EXTRAIT DU DOCUMENT:

Internet, GPS et bientôt nanotechnologies: les données privées de millions d'utilisateurs sont utilisées souvent à leur insu et l'idée d'un «droit à l'oubli», réclamé par les défenseurs des libertés publiques, commence à faire son chemin.

«Les informations que nous disséminons sur notre vie privée de manière volontaire ou non sont de plus en plus nombreuses et sont parfois préjudiciables, notamment à l'embauche», a relevé jeudi la secrétaire d'Etat au Développement de l'économie numérique, Nathalie Kosciusko-Morizet, lors d'une rencontre avec des représentants de réseaux sociaux (Facebook), de moteurs de recherches (Google) ou encore du géant Microsoft.

Elle a annoncé le lancement d'une «charte d'engagements» des professionnels pour définir de «bonnes pratiques communes».

«Difficile de passer à côté des réseaux sociaux pour le recrutement», reconnaît Alain Gavand, président de l'association de recruteurs «A compétence égale», évoquant les «dérapages» de certaines sociétés qui enquêtent sur la vie privée.

Selon une étude américaine récente, 45% des employeurs ont scruté internet pour trouver des informations sur les candidats en 2009 et 35% ont reconnu en avoir écarté en raison de photos ou vidéos jugées «provocantes».

L'internaute devient par ailleurs l'objet d'un «ciblage» de plus en plus précis des annonceurs dont les investissements dans la publicité sur internet s'accroissent (5% à 16,4% en cinq ans en France).

D'autant que les leaders du monde numérique, Google, Yahoo et Microsoft, se retrouvent de plus en plus souvent avec la double casquette de fournisseurs d'accès et de contenus - et donc de collecteurs potentiels de données privées - et d'annonceurs.

«Nous jouons la transparence et nous n'utilisons pas les données à l'insu des utilisateurs», assure Peter Fleischer, responsable de la protection des données personnelles chez Google.

Même tonalité chez Facebook: «nous sommes en constante amélioration», dit Richard Allan, directeur Europe. Son groupe vient, sous pression du gouvernement canadien, de renforcer la possibilité pour l'internaute de supprimer les informations le concernant.

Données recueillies
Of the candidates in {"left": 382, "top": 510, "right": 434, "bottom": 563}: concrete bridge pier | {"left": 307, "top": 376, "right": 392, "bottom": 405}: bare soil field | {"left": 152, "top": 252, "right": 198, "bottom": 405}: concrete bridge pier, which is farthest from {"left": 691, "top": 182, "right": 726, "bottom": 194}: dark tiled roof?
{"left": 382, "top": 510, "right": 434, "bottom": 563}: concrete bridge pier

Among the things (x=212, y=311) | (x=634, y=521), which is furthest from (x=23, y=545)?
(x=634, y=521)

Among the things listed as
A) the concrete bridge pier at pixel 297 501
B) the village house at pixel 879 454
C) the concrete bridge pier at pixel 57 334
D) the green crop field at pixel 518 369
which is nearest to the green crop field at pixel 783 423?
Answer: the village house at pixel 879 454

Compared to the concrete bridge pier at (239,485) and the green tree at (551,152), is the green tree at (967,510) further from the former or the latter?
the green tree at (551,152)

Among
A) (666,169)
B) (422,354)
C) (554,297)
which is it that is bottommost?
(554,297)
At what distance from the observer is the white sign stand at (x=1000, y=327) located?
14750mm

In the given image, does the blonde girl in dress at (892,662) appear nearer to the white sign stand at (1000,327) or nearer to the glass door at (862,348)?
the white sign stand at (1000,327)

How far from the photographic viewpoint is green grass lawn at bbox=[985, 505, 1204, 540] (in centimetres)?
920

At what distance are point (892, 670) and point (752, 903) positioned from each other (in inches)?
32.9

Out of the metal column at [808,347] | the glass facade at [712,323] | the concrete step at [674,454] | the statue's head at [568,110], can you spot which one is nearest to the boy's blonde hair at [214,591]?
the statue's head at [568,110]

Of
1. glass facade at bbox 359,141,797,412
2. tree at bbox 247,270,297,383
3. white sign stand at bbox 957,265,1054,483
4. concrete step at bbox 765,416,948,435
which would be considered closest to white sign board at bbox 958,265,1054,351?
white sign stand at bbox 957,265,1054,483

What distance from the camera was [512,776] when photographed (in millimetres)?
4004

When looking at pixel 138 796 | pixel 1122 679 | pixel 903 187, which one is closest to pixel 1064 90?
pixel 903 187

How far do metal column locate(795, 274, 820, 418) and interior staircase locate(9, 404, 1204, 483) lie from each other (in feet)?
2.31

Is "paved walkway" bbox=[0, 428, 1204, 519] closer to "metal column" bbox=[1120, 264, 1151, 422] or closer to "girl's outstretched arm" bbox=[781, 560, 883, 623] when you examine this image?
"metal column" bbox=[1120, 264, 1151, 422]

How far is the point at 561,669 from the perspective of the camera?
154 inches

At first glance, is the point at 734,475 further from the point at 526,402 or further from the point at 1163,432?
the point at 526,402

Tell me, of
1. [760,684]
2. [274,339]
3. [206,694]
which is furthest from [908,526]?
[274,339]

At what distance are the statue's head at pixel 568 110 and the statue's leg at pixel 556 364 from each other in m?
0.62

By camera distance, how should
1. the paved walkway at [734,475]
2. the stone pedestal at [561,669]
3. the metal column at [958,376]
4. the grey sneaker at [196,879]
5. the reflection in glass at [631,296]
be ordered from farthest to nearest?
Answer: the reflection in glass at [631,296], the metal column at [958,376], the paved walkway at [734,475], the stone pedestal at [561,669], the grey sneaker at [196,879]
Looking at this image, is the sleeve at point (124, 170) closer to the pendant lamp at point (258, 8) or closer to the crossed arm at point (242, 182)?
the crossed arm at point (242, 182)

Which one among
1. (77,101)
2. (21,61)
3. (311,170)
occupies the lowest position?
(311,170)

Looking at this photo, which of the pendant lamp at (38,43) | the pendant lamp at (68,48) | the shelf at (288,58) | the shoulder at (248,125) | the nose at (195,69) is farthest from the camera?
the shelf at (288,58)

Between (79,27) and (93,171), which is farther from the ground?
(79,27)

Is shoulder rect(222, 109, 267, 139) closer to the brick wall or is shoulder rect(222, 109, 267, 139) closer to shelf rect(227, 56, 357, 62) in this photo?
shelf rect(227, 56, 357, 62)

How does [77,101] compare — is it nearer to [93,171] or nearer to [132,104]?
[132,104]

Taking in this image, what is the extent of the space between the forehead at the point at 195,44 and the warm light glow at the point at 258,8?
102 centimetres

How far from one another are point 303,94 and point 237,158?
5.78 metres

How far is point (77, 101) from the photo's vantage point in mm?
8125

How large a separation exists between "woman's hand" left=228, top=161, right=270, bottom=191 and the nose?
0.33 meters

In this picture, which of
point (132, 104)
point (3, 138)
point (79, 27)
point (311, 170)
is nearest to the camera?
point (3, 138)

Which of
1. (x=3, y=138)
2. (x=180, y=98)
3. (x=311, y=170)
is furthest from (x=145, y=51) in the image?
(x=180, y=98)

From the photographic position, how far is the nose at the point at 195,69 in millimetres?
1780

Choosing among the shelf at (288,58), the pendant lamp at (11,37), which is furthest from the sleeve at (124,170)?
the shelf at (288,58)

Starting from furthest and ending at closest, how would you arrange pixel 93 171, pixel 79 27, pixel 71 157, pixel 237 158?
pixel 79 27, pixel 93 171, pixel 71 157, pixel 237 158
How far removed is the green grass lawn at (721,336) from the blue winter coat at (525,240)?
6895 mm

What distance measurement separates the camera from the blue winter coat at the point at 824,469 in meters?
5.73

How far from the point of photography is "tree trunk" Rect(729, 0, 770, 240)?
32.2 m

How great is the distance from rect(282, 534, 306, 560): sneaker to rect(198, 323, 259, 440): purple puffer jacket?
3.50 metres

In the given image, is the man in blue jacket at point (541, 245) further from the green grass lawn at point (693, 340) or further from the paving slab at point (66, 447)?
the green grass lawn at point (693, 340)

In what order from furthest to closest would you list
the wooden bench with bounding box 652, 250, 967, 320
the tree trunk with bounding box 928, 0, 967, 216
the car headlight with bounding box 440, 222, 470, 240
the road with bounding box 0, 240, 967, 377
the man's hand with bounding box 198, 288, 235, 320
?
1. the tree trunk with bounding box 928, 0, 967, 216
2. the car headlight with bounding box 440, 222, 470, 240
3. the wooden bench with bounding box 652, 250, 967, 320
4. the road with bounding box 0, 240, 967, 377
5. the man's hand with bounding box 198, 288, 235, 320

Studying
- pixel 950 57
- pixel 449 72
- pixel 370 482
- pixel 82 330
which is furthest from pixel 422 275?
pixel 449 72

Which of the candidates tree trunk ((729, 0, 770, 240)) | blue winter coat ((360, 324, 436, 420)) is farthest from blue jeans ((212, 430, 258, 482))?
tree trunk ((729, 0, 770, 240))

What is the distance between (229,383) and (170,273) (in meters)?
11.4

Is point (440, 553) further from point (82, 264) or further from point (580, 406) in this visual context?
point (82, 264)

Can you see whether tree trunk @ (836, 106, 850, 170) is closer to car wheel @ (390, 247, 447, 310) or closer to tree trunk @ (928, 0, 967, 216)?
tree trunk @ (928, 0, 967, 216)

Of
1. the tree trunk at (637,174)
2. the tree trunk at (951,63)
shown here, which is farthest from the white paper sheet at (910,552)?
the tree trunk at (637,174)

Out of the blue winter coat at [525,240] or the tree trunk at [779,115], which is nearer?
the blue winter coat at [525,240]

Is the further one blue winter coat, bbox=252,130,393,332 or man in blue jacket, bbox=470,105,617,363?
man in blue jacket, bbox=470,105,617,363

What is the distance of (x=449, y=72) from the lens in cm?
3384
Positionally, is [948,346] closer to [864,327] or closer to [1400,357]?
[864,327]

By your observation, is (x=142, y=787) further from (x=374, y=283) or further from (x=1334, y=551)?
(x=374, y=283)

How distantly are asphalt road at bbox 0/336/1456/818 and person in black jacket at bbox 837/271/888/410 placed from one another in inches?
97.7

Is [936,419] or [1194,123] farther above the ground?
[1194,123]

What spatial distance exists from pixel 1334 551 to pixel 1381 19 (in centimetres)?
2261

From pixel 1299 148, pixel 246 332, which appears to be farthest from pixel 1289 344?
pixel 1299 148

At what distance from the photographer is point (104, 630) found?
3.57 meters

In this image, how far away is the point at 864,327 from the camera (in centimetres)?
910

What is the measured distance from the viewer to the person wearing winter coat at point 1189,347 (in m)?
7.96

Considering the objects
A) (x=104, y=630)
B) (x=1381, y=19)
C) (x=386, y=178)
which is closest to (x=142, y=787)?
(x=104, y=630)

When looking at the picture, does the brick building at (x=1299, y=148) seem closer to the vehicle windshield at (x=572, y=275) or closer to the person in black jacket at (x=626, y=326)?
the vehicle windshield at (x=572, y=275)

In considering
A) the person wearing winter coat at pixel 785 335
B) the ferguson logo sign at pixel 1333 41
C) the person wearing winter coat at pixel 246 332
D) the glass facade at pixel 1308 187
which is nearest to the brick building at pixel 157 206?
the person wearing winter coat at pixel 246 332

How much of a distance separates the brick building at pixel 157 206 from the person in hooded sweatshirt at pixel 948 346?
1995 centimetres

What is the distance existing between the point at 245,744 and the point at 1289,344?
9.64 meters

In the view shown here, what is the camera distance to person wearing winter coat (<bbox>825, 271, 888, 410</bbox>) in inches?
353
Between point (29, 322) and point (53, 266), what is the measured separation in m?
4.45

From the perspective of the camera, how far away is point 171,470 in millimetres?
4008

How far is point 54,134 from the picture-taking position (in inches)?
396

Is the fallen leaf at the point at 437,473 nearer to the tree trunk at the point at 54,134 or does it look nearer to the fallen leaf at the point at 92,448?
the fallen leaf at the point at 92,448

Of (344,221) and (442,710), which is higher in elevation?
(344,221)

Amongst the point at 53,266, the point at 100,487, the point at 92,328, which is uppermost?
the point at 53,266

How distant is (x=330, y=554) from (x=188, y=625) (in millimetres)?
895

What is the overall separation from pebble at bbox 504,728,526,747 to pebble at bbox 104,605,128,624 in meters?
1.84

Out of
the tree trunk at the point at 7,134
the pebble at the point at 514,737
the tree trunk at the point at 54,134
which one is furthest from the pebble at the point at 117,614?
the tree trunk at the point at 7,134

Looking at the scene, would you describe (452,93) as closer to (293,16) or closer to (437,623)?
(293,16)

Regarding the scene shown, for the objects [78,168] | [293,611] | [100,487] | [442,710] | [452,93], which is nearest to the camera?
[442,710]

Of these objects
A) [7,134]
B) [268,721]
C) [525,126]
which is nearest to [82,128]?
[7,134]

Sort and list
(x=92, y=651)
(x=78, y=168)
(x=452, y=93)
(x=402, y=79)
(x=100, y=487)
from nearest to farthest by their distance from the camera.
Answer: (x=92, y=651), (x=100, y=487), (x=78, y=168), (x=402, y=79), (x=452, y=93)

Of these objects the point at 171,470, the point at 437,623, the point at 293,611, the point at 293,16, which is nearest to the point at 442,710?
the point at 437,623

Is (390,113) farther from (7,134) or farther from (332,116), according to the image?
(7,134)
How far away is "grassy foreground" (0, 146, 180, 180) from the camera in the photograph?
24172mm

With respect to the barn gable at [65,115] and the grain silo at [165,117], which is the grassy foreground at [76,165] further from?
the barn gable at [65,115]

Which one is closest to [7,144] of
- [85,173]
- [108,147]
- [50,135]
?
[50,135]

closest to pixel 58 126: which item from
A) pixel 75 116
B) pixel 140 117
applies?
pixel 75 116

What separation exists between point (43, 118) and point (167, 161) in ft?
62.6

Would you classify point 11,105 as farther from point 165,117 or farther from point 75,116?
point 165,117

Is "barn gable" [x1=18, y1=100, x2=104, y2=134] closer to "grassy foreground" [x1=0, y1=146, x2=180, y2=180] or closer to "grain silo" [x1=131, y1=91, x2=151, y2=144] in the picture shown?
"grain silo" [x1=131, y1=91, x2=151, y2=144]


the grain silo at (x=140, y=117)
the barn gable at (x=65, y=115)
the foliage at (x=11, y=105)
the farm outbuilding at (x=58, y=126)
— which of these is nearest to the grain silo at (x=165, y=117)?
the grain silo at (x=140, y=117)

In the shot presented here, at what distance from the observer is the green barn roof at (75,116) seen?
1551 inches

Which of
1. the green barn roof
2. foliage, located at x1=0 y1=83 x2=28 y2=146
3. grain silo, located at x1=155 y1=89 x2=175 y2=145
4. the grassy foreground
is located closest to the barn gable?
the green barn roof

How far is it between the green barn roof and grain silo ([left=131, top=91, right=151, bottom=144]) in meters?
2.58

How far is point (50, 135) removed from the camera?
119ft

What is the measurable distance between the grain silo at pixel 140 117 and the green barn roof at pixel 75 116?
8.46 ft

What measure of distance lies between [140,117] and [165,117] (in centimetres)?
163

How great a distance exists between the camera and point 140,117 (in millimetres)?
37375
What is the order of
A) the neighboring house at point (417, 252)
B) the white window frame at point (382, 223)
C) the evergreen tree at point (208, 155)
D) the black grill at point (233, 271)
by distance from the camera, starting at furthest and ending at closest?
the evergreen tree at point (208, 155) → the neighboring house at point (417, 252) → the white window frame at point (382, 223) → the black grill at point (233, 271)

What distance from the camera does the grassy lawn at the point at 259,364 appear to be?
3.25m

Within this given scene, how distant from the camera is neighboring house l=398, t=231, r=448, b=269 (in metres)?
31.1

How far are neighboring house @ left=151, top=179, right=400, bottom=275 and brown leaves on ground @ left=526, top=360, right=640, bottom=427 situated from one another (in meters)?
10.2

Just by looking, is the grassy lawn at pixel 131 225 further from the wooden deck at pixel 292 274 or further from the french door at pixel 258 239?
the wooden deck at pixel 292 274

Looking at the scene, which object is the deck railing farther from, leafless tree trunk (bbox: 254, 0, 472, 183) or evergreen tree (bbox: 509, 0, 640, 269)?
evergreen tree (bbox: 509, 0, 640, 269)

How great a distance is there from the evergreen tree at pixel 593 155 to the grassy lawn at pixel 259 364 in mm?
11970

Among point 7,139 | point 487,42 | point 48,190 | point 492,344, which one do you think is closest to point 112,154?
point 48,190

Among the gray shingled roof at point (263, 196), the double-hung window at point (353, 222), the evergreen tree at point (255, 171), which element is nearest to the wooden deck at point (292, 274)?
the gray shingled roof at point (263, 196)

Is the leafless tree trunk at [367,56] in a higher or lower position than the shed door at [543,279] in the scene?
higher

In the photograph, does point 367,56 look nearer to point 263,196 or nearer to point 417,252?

EXERCICES À FAIRE:
- A) Relevez toutes les personnes désignées par leur nom dans l'article sur le droit à l'oubli.
- B) Modifiez le passage de l'article sur le droit à l'oubli qui va de "Même tonalité chez" jusqu'à "informations le concernant." en remplaçant "canadien" par "britannique".

CORRIGÉ DES EXERCICES:
- A) Nathalie Kosciusko-Morizet, Alain Gavand, Peter Fleischer, Richard Allan

- B)
Même tonalité chez Facebook: «nous sommes en constante amélioration», dit Richard Allan, directeur Europe. Son groupe vient, sous pression du gouvernement britannique, de renforcer la possibilité pour l'internaute de supprimer les informations le concernant.